L’exploitation des ressources minières est souvent liée à des guerres internes, voire internationales. S’il est bien vrai que 40% des conflits armés internes des soixante dernières années peuvent être associés aux ressources naturelles selon des études de l’ONU, il en résulte qu’un État détenteur d’importants gisements a plus de risques d’être le théâtre de conflits qu’un État non pourvu, ce d’autant plus que ces ressources sont de moins en moins disponibles.

Crédit : macrovector.

La ruée vers les ressources naturelles croit de plus en plus au fil des ans, mais elle l’est encore beaucoup plus en ce qui concerne les métaux stratégiques. La volonté des États-Unis de mettre la main sur les terres rares[1] d’Ukraine, ou encore la permanence du conflit en RD Congo qui a, entre autres, des liens très étroits avec les métaux précieux du sous-sol dans l’Est du pays, en sont des illustrations. Les guerres de pillages miniers sont aujourd’hui une immense source d’approvisionnement qui implique des acteur·rices aux niveaux locaux, régionaux et internationaux.  
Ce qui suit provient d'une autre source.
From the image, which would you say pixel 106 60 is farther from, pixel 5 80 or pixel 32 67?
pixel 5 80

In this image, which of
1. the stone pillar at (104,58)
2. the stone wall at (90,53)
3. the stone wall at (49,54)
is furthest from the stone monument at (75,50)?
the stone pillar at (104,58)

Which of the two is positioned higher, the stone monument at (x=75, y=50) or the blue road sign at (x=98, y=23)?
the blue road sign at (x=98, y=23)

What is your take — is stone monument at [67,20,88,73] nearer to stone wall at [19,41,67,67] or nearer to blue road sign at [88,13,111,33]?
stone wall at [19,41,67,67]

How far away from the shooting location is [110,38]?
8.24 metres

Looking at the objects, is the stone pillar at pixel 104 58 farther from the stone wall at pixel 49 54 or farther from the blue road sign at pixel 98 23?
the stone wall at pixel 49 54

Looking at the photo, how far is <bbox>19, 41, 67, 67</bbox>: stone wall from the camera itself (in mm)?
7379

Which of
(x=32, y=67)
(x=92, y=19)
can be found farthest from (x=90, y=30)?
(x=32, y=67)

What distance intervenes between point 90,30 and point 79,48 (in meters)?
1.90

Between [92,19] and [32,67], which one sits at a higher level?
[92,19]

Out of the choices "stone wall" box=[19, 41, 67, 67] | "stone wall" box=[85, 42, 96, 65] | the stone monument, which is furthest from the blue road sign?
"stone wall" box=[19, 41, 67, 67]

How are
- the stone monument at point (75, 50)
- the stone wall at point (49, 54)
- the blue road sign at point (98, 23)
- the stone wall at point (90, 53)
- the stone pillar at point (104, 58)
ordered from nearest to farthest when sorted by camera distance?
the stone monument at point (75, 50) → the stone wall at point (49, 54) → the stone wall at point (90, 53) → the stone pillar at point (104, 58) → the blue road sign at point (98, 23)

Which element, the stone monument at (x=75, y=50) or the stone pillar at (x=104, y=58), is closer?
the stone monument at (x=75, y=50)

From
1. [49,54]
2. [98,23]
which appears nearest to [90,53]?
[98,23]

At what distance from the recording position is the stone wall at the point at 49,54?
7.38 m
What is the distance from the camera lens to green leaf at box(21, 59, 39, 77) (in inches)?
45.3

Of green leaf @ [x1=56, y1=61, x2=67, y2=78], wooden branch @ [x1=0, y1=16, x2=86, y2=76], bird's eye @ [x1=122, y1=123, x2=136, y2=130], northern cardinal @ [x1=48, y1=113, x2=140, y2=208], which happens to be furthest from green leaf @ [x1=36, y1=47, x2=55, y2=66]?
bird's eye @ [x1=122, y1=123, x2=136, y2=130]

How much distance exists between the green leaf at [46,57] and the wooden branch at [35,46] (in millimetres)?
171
Ainsi, “l’extractivisme contemporain se caractérise non seulement par sa taille remarquable et sa vitesse, mais aussi par une intensification de la violence et par des « injustices extrêmes en matière d’environnement » à tel point que l’on pourrait parler d’un « Hyper-Extractive Age » ou de l’âge de l’hyper-extractivisme’’, peut-on lire sur le site du Groupe de recherche pour une stratégie économique alternative[2]. Cette pratique qui consiste à extraire les matières premières des sous-sols pour les exporter vers les centres industriels des pays du Nord, est le moteur de l’exploitation des métaux dans les zones en conflit et le véritable catalyseur des conflits internes. L’extractivisme renvoie donc plus largement à l’appropriation et l’exploitation intensive de la nature à des fins d’exportation et de commercialisation[3]. D’autres parlent même d’extractivisme prédateur[4]. À ce sujet, le journaliste Christophe Boltanski, ayant arpenté l’Est de la RD Congo, faisait déjà remarquer que dans le cadre du vieux conflit opposant les gouvernements congolais aux groupes armés, les victoires pour ces derniers ne se comptaient pas en termes de territoires conquis mais de gisements passés sous leur contrôle et de tonnes de métaux extraits[5]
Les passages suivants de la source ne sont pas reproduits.